Page text:
In this study we explore the mechanisms by which a double mutation (E59D/D75Y) in cardiac
troponin C (CTnC) associated with
dilated cardiomyopathy reduces the Ca(2+)-activated maximal tension of cardiac muscle. Studying the single mutants (i.e. E59D or D75Y) indicates that D75Y, but not E59D, causes a reduction in the
calcium affinity of CTnC in
troponin complex, regulated thin filaments (RTF), and the Ca(2+) sensitivity of contraction and
ATPase in cardiac muscle preparations. However, both D75Y and E59D are required to reduce the
actomyosin ATPase activity and maximal force in muscle fibers, indicating that E59D enhances the effects of D75Y. Part of the reduction in force/
ATPase may be due to a defect in the interactions between CTnC and cardiac
troponin T, which are known to be necessary for
ATPase activation. An additional mechanism for the reduction in force/
ATPase comes from measurements of the binding stoichiometry of
myosin subfragment-1 (S-1) to the RTF. Using wild type RTFs, 4.8 mol S-1 was bound per mol filament (seven
actins), whereas with E59D/D75Y RTFs, the number of binding sites was reduced by approximately 23% to 3.7. Altogether, these results suggest that the reduction in force and
ATPase activation is possibly due to a thin filament conformation that promotes fewer accessible S-1-binding sites. In the absence of any family segregation data, the functional results presented here support the concept that this is likely a
dilated cardiomyopathy-causing mutation.

Data excerpt:
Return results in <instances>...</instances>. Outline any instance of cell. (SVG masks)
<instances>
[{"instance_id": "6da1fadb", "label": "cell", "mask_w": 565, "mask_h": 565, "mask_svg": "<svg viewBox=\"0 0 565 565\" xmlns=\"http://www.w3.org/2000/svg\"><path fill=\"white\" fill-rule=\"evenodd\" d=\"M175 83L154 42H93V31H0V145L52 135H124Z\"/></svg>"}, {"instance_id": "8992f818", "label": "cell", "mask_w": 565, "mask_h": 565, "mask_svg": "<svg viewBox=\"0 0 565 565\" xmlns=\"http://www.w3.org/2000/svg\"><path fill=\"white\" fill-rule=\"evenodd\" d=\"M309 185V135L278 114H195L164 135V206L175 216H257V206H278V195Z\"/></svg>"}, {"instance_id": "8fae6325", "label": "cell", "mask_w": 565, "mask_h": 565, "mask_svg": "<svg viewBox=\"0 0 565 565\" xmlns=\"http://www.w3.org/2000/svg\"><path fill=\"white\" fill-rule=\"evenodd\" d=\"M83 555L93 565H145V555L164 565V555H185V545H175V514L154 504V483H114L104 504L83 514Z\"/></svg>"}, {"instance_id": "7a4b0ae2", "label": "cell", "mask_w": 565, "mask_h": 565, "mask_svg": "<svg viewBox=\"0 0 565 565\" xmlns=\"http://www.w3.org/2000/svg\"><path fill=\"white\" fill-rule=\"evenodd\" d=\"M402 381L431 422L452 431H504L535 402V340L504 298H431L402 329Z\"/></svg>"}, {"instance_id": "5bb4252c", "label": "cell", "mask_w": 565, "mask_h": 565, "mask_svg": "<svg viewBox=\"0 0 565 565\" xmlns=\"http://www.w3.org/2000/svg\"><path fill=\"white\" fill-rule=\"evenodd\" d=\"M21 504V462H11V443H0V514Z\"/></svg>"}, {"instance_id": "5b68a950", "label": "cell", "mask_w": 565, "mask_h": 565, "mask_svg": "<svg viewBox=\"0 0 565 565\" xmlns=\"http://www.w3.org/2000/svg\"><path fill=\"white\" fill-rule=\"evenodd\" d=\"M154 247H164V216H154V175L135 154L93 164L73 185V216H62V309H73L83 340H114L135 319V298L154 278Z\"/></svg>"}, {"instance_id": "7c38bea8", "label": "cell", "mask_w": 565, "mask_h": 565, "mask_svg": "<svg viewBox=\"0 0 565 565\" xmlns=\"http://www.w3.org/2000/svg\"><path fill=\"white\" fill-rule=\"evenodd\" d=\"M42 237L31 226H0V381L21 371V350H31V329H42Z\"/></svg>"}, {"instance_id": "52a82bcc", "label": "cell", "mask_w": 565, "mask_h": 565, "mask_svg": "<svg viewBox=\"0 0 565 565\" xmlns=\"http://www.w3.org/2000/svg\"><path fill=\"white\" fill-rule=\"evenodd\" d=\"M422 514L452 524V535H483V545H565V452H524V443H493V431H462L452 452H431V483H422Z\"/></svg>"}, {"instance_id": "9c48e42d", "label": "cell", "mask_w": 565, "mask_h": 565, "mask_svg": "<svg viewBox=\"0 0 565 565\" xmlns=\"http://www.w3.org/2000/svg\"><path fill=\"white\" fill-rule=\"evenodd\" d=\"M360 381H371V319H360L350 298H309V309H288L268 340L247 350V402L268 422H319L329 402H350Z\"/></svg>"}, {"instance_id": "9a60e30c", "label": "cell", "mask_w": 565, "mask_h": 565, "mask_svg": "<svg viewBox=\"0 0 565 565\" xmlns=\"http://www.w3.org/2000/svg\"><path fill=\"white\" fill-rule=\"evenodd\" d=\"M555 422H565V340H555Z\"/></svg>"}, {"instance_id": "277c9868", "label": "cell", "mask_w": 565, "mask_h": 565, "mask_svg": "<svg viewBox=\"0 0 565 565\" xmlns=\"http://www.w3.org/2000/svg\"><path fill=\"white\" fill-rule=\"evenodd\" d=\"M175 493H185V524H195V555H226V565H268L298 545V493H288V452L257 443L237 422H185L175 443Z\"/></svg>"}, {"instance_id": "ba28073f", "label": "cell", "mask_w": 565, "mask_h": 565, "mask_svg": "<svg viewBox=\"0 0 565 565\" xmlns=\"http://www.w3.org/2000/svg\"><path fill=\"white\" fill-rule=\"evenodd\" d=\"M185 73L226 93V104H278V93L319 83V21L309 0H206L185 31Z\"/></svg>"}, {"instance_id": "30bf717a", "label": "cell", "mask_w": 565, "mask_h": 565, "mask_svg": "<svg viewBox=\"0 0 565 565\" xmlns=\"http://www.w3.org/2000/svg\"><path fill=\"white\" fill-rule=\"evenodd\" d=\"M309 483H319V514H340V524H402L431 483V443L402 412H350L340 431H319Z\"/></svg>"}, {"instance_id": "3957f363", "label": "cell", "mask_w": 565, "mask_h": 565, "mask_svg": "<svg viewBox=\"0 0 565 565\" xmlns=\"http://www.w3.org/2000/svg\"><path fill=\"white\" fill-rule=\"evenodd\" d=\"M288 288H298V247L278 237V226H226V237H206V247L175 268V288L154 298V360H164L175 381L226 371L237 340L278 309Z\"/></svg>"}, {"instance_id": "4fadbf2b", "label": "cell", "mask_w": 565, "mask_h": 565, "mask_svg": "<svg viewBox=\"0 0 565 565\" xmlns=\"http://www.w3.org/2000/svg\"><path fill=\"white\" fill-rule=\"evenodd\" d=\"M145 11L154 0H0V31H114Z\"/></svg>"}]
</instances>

Your goal:
List each abbreviation that the abstract on the cardiac troponin C mutation defines in parentheses, together with the full term it stands for.

Response:
CTnC: cardiac troponin C
RTF: regulated thin filaments
S-1: myosin subfragment-1